I just finished an interview with musician, Karthik Manjeri about music, the spirit of creativity, and the value of independence and freedom in art. (You will be able to find it here https://directory.libsyn.com/episode/index/id/15553346 when it's uploaded on Monday- in the meantime, enjoy my last interview with Chaya Lev.)
I don't want to spoil the interview, but I felt so inspired by our topic of conversation that I wanted to share a personal story. Since I was a child, I've been interested in different forms of expression- painting, writing, drawing, singing, etc. When I was a young kid, I was never overly concerned about whether I was following some sort of prescribed way of doing any of these things- I just enjoyed myself and I was proud of everything I did, whether it was belting out songs on stage with my class or the doodle I had drawn for my mother for Mother's Day. It wasn't until I got older that I learned to be self-conscious (and self-critical). Someone said I was a poor dancer- I became too self-conscious to dance in public. Someone else said I couldn't sing well- for years, I avoided singing. And this fear of failure slowly crept into my other forms of expression. For years, I would paint and draw and then feel almost embarrassed about sharing my work with others. What if they didn't like it? I was always prepared to dismiss all my work as just a hobby if I saw the least bit of disinterest or criticism in their eyes.
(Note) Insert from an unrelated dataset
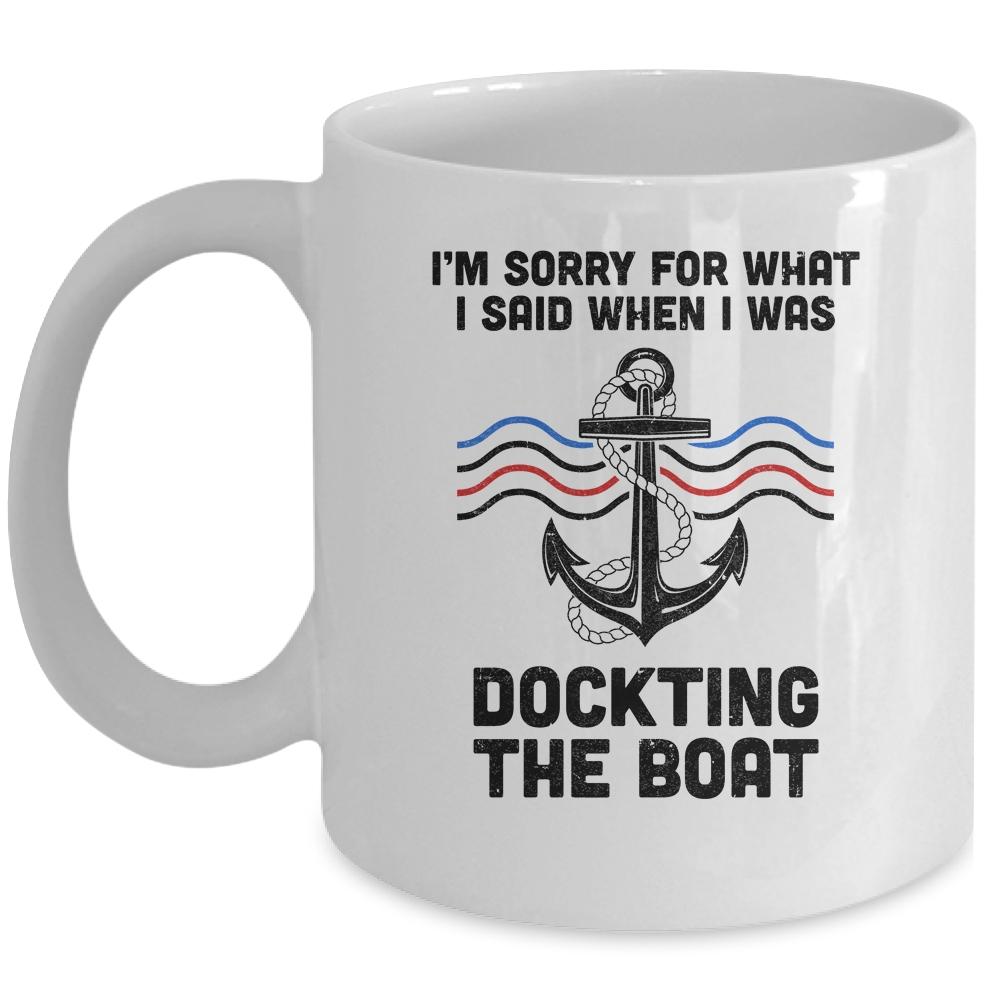 Im Sorry For What I Said When I Was Docking The Boat Boating Mug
I wanted to call myself an artist, but was I an artist? Wasn't an artist a person with a certain background, a certain style? If anyone asked who I was, what I did- I was always sure to give my day job title. I was secure in the role of my day job- it was something I had been selected for, I got paid for it...whereas being an artist seemed like such a nebulous idea.
Some time ago, I drew multiple pictures and put the digital downloads up on Etsy. Of course, with everything else going on, I rapidly forgot about this until I received a message that someone had bought one of my downloads. Someone had looked at something I created and wanted to buy it. And I felt like an artist.
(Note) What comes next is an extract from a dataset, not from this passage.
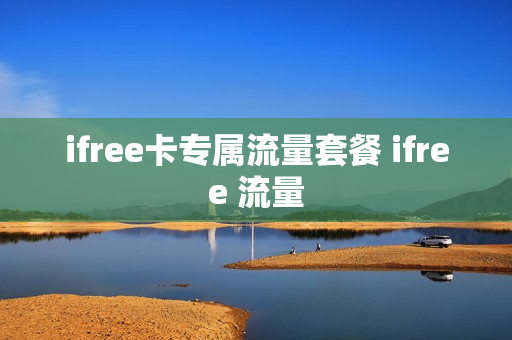 ifree卡专属流量套餐 ifree 流量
In our interview, we discuss how people measure what an artist is. And like most things, it is subjective. Some people see artists as people who have gained popular favor- the people who have been widely lauded for their work. Some people don't see the value in an artist unless they have been paid (and paid well) for their work. Why didn't I consider myself an artist until someone looked at my work and bought it? Why was I embarrassed to describe myself as a writer and always had my day job ready on my tongue in case the other person delved further?
Karthik advises all creative people to work on their craft on a daily basis and I've noticed that putting a lot more intention and authenticity in my work has made me feel more confident in who I am as a creative human being. Like I said, I won't spoil the podcast episode for you- be sure to check it out Monday- but I was so inspired by our conversation that I wanted to share a tidbit, at least.
And yes, if someone is asking, I am an artist and I'm a writer. Happy creating, everyone!